I Am Who I Am means that God is constant. He is the same yesterday, today, and forever. He cannot be improved. He is not becoming anything. He is who he is. There is no development in God. No progress. Absolute perfection cannot be improved.
8. God is the absolute standard.
I Am Who I Am means that he is the absolute standard of truth, goodness, and beauty. There is no lawbook to which he looks to know what is right. No almanac to establish facts. No guild to determine what is excellent or beautiful. He himself is the standard of what is right, what is true, what is beautiful.
9. God does whatever he pleases.
I Am Who I Am means God does whatever he pleases. There are no constraints on him from outside him that could hinder him in doing anything he pleases. All reality that is outside of him he created and designed and governs. So, he is utterly free from any constraints that don’t originate from the counsel of his own will.
10. God is the most valuable reality.
I Am Who I Am means that he is the most important and most valuable being in the universe. He is more worthy of interest and attention and admiration and enjoyment than all other realities, including the entire universe.
11. Jesus Christ is absolute being.
I Am Who I Am, God’s absolute being, means that Jesus Christ is absolute being, because Jesus said to the Pharisees, “Your father Abraham rejoiced that he would see my day. He saw it and was glad” (John 8:56).
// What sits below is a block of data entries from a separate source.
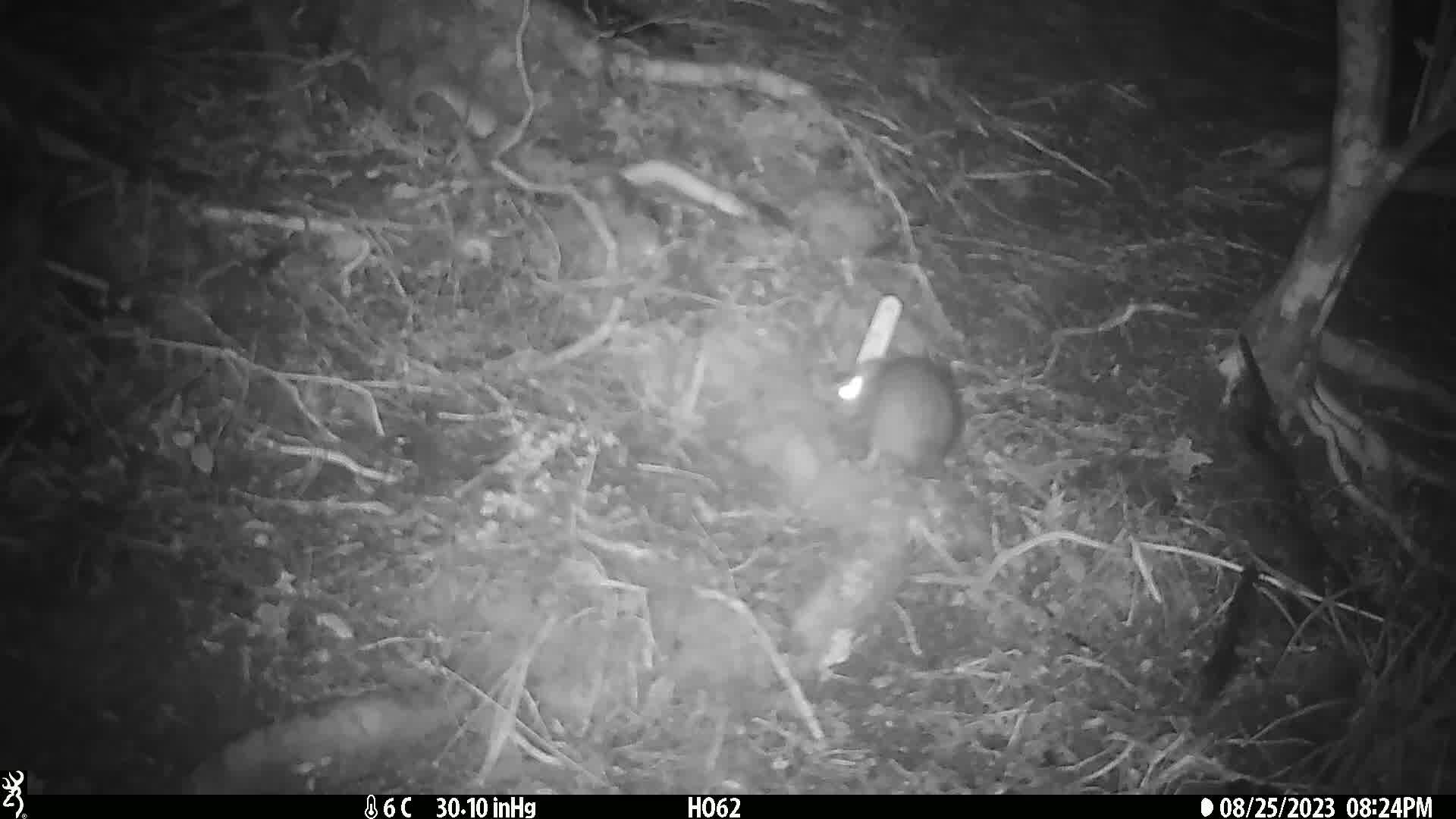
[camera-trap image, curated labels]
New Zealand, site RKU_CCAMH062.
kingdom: Animalia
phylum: Chordata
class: Mammalia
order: Rodentia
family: Muridae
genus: Rattus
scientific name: Rattus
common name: rat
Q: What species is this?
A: Rat (Rattus).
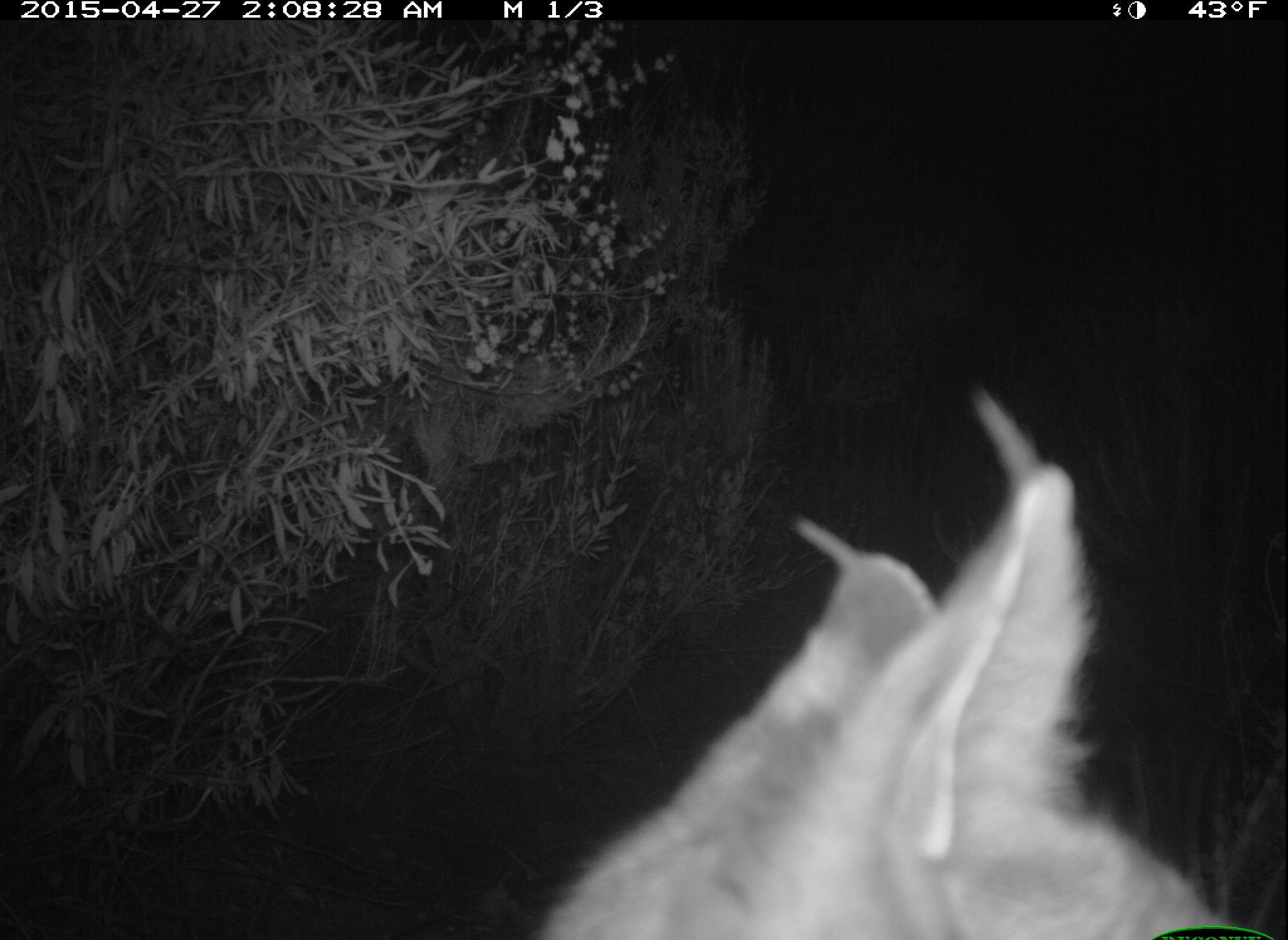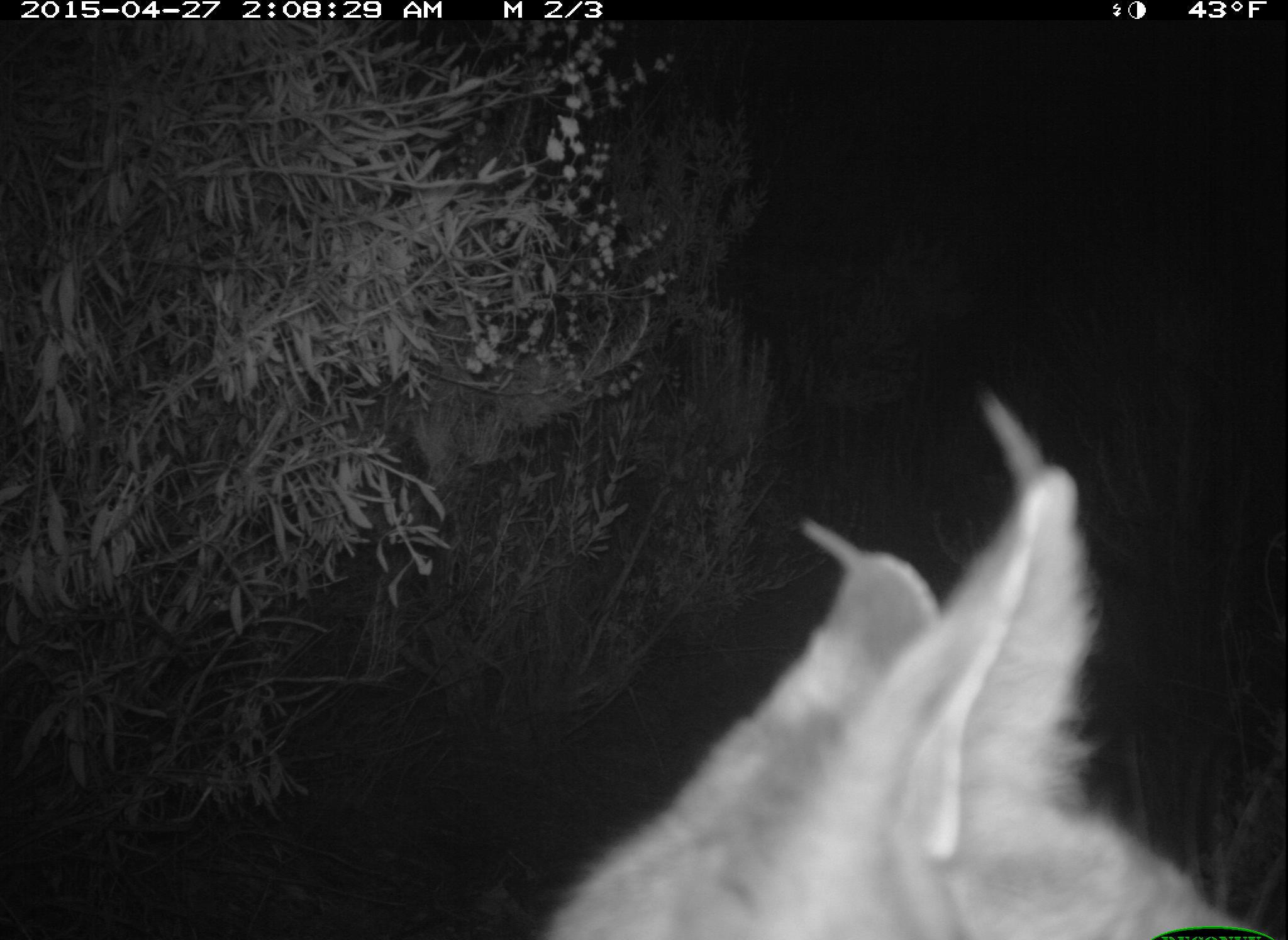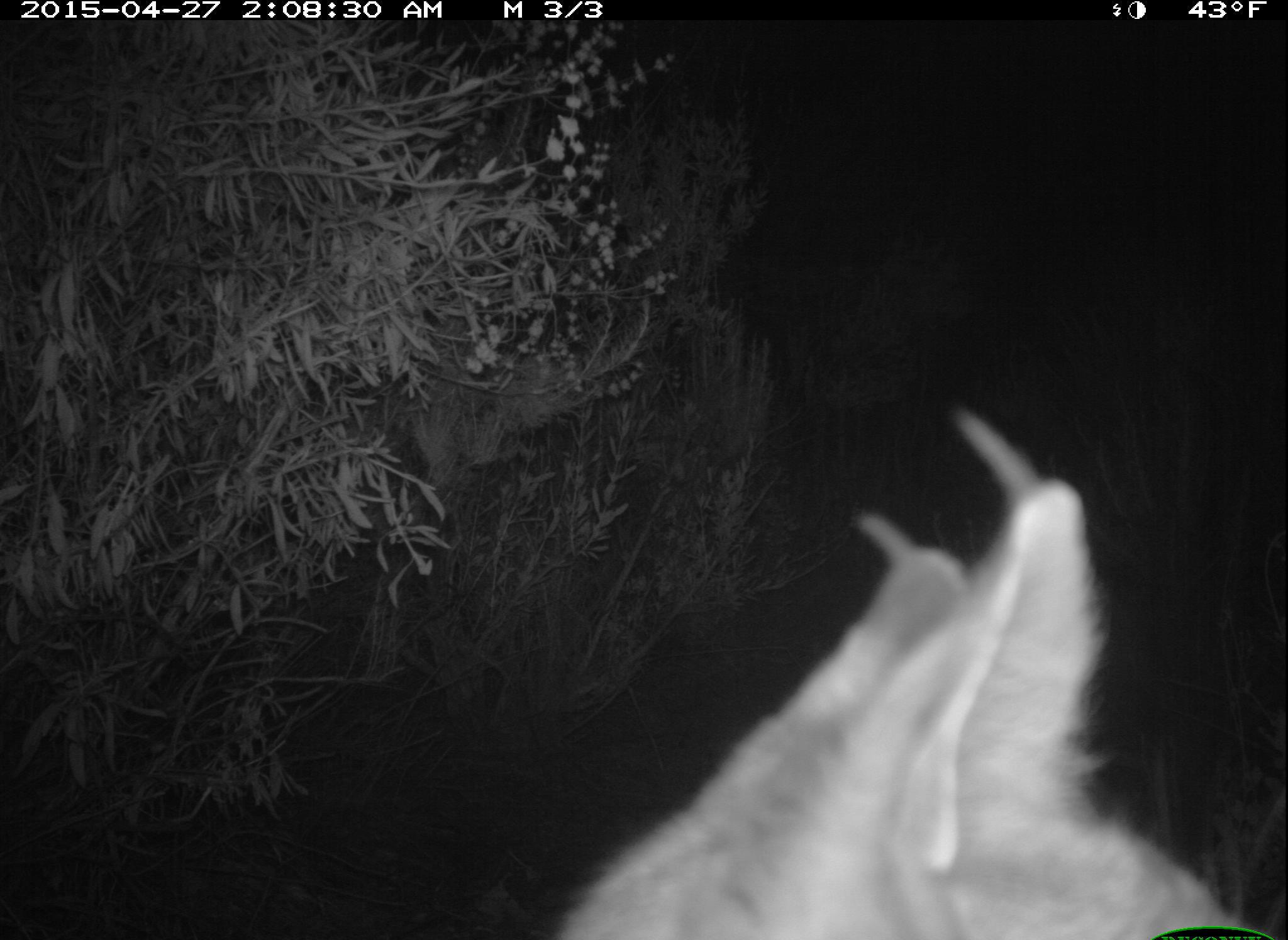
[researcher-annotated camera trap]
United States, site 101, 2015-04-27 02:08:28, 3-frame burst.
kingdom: Animalia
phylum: Chordata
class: Mammalia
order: Carnivora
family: Felidae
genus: Lynx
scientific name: Lynx rufus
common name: bobcat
They responded, “You are not yet fifty years old, and have you seen Abraham?” (John 8:57).
Jesus said to them, “Truly, truly, I say to you, before Abraham was, I am” (John 8:58). He could have said, “Before Abraham was, I was.” But he didn’t. He said, “Before Abraham was, I am.” Because he is the I Am. Very God of very God. Absolute being. “He is before all things, and in him all things hold together” (Colossians 1:17).
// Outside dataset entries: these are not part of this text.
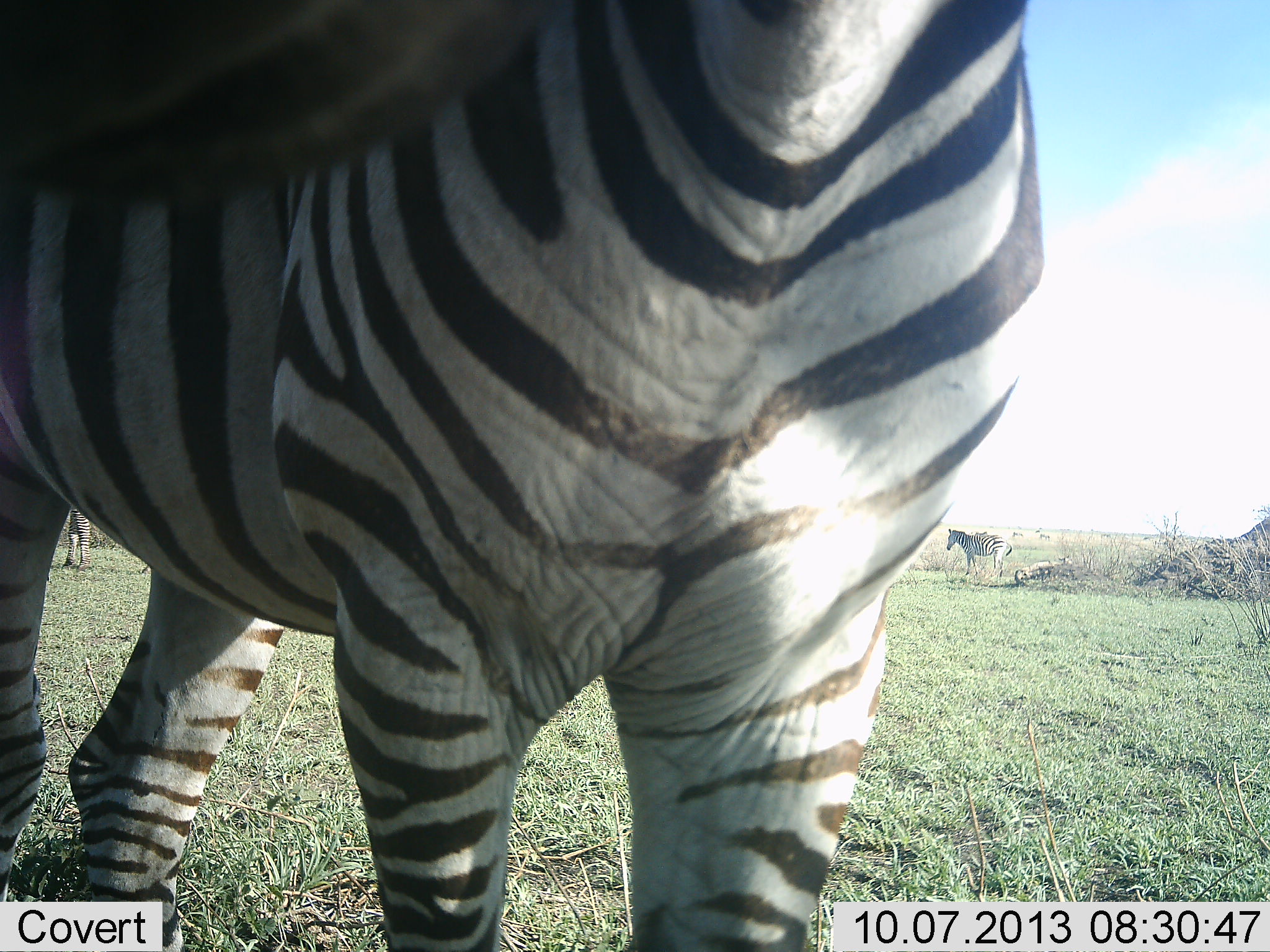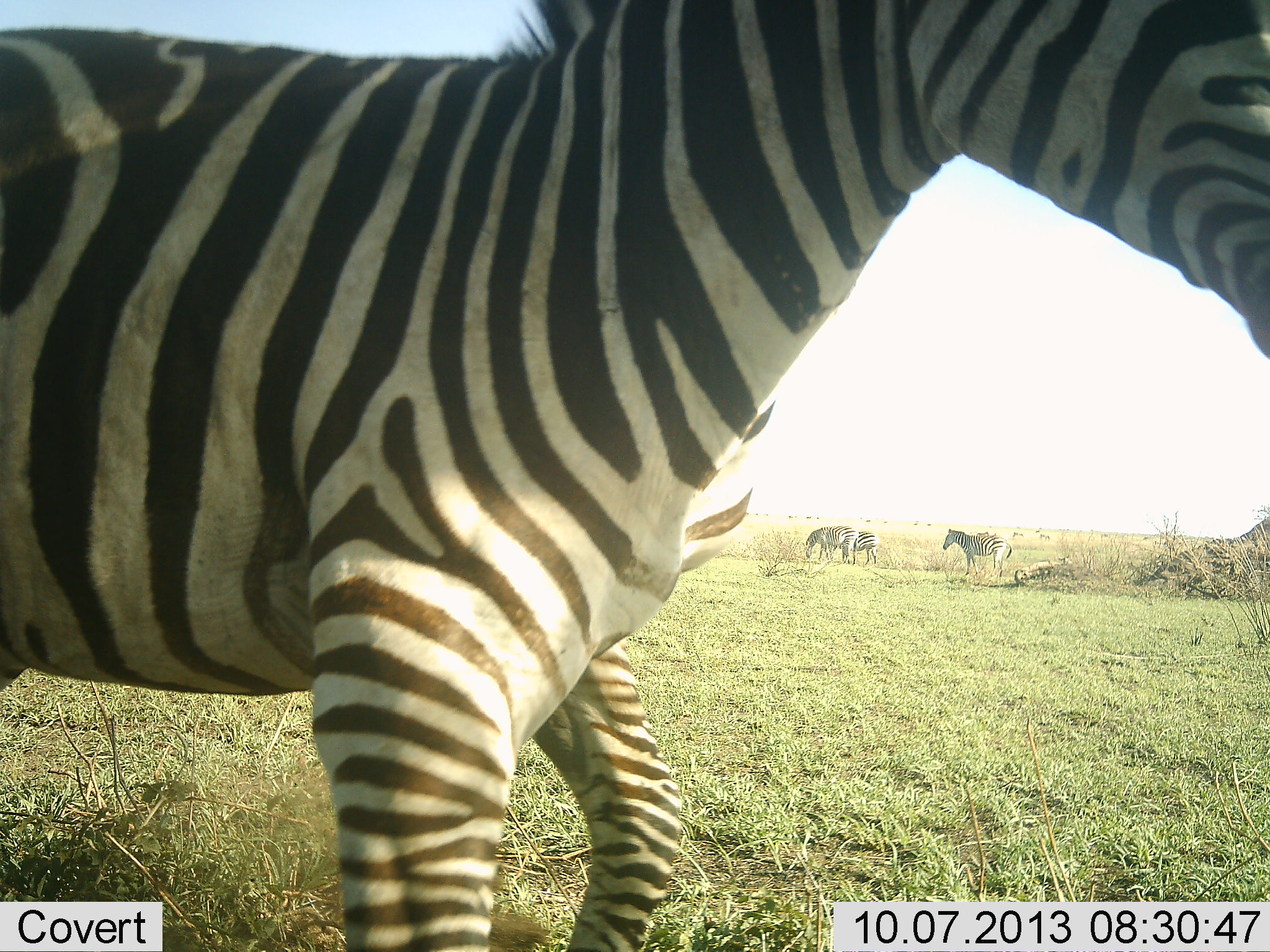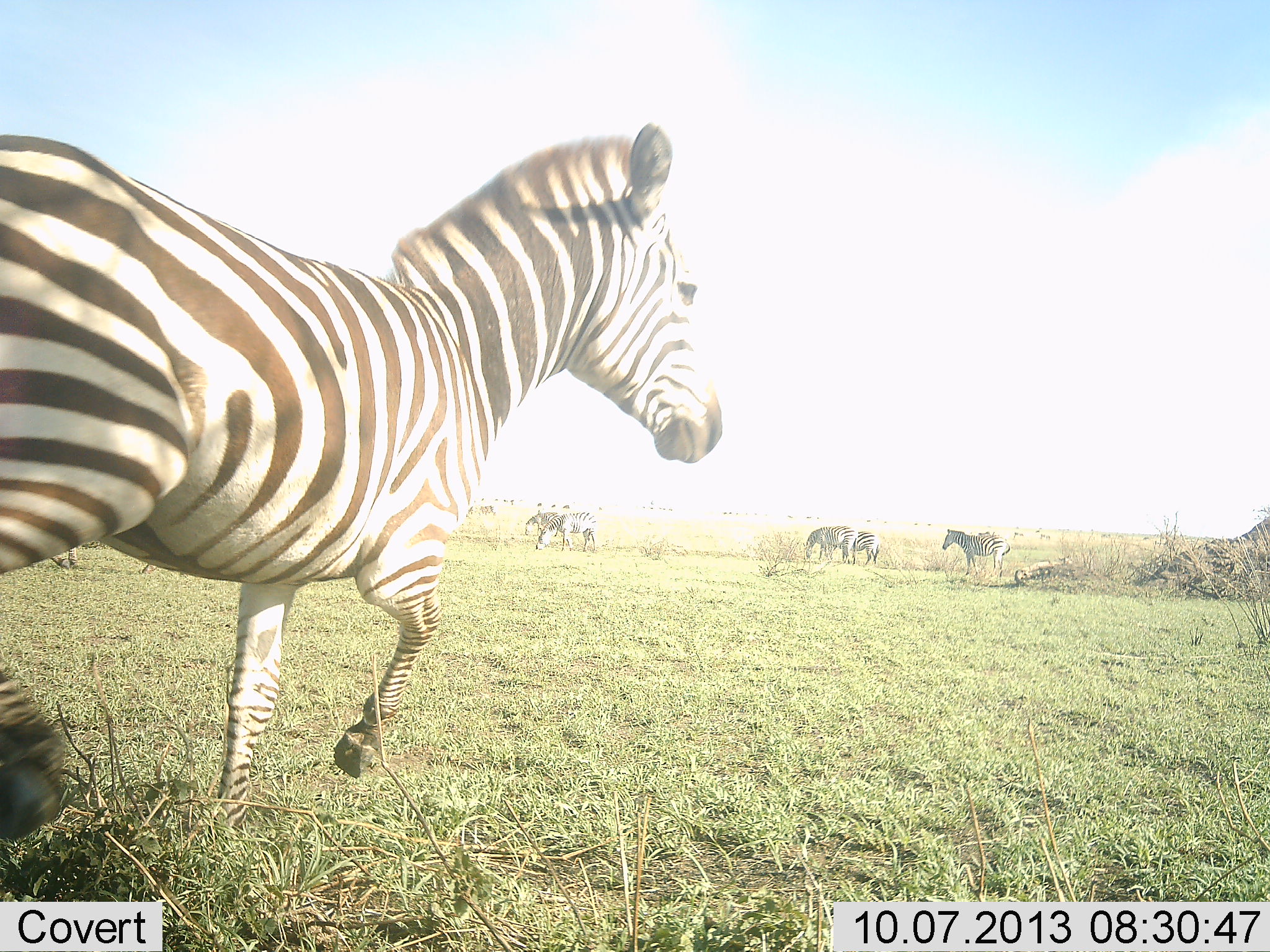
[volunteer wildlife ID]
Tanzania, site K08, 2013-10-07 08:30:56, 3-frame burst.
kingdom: Animalia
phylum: Chordata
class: Mammalia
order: Perissodactyla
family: Equidae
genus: Equus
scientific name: Equus quagga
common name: plains zebra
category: zebra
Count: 6.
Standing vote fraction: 70%.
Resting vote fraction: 10%.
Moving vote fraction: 70%.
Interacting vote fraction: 0%.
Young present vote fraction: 10%.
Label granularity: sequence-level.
12. Absolute being dwelt among us.
I Am Who I Am “became flesh and dwelt among us, and we have seen his glory, glory as of the only Son from the Father, full of grace and truth” (John 1:14). Absolute Being united with humanity in such a way that we can say, when Jesus died, God purchased us by his own blood (Acts 20:28).
Enthralled with Who He Is
It is an electrifying truth that God simply is. Explosive. Wild. Untamable. Changing absolutely everything.
And that this God, this Yahweh, this absolute I Am Who I Am, came to us in the man Jesus Christ, and made a second Exodus (Luke 9:31) to bring us out of the misery of condemnation into the promised land of God’s happy presence — that is thrilling beyond imagination.
O Lord, make us a God-besotted people. To know you, and admire you, and love you, and treasure you, and make you known, as Yahweh. I Am Who I Am. Jesus Christ. Savior. Friend.